Mouth set into a hard, thin line, John’s eyes narrowed. “Pretty damn good.”

To his surprise, the corner of Phoenix’s lips twitched upward, the expression lending a sarcastic edge of mirth to his sharp face.

“Prove it.”

John’s hand tightened around the gun, a flicker of excitement rising in his stomach at the obvious challenge. “How?” he asked, head tilting to the side as his jaw ached with the force of his clenched teeth. “I just said it’s too dark to get a visual.”

“Do you trust me?” Phoenix asked, a hint of curiousity slipping into his voice.

Allowing himself a brief second of hesitation, considering the question, John pursed his lips. “I don’t know you.” Brow furrowed, he amended, “No, I don’t. I don’t trust you.”

There it was again, that flicker of humour. It faded quickly, and Phoenix’s expression turned grim. “Will you try?” His tone was hard, earnest, something close to a plea beneath.

Despite his reluctance, the humming doubt suffusing his mind, John nodded. “I’ll try.”

“Good. Now, give me the binoculars.”

 


 

Sherlock could feel his captor’s uncertainty. It was thick, almost palpable between them, and it rankled. For most of his life, people had doubted Sherlock, second-guessed him, questioned his motives. Now, almost all of those people believed him to be dead, but now was hardly the time to dwell on whether they regretted their actions toward him.

At least here, his captor had every reason not to trust Sherlock. Still, it stung.

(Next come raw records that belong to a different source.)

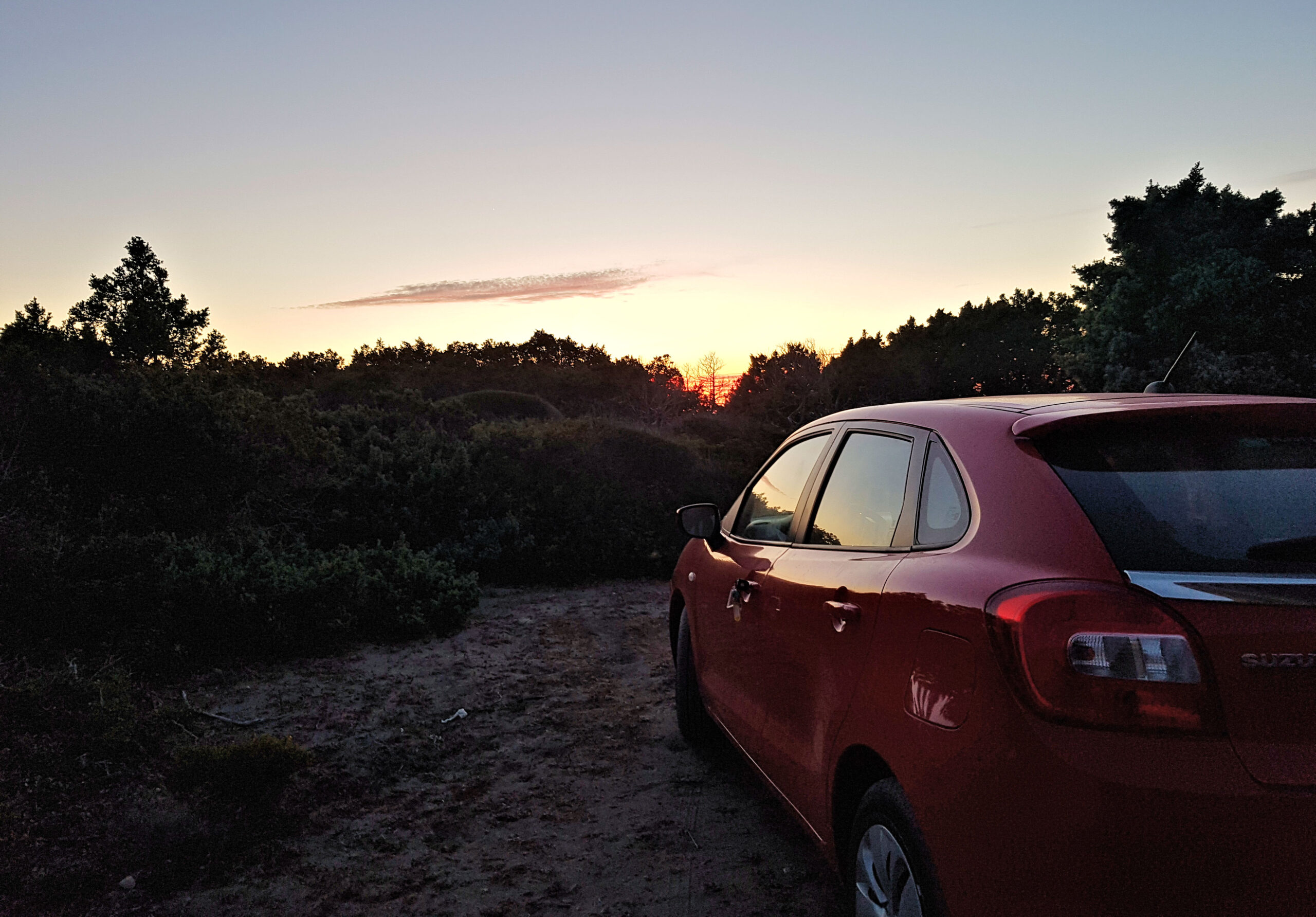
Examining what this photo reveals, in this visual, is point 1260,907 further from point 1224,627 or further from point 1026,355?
point 1026,355

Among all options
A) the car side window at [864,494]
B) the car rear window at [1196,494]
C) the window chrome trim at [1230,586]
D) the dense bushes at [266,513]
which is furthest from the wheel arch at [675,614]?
the dense bushes at [266,513]

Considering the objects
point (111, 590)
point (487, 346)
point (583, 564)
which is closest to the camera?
point (111, 590)

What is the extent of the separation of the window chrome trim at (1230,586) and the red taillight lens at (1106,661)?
48 millimetres

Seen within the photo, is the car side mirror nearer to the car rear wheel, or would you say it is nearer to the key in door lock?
the key in door lock

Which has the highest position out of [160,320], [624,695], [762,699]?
[160,320]

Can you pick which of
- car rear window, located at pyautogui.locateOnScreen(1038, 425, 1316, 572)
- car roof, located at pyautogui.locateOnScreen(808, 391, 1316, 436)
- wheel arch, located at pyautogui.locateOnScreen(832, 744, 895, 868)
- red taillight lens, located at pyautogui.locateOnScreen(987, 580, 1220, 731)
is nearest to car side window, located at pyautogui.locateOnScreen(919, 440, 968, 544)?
car roof, located at pyautogui.locateOnScreen(808, 391, 1316, 436)

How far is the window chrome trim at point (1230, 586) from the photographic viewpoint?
1761 mm

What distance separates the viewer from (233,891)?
12.3 ft

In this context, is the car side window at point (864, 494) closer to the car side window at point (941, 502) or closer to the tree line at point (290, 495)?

He could only hope that the immediate danger would suffice in keeping them allied and that the tenuous truce between them would last once their attacker fell dead into the sand.

Something pressed into his hand, and Sherlock shook his head, pushing his thoughts aside as he refocused. Fingers curling around the object, he looked down at the binoculars before his eyes darted to the man before him. His captor stared back, almost vibrating with the force of his obvious curiousity. It emanated from him in waves punctuated by the bitter tang of adrenaline sweat.

As if in sympathy, Sherlock’s pulse quickened. His gaze, inexplicably, dropped to the man’s thin lips, and he grimaced and redirected his attention.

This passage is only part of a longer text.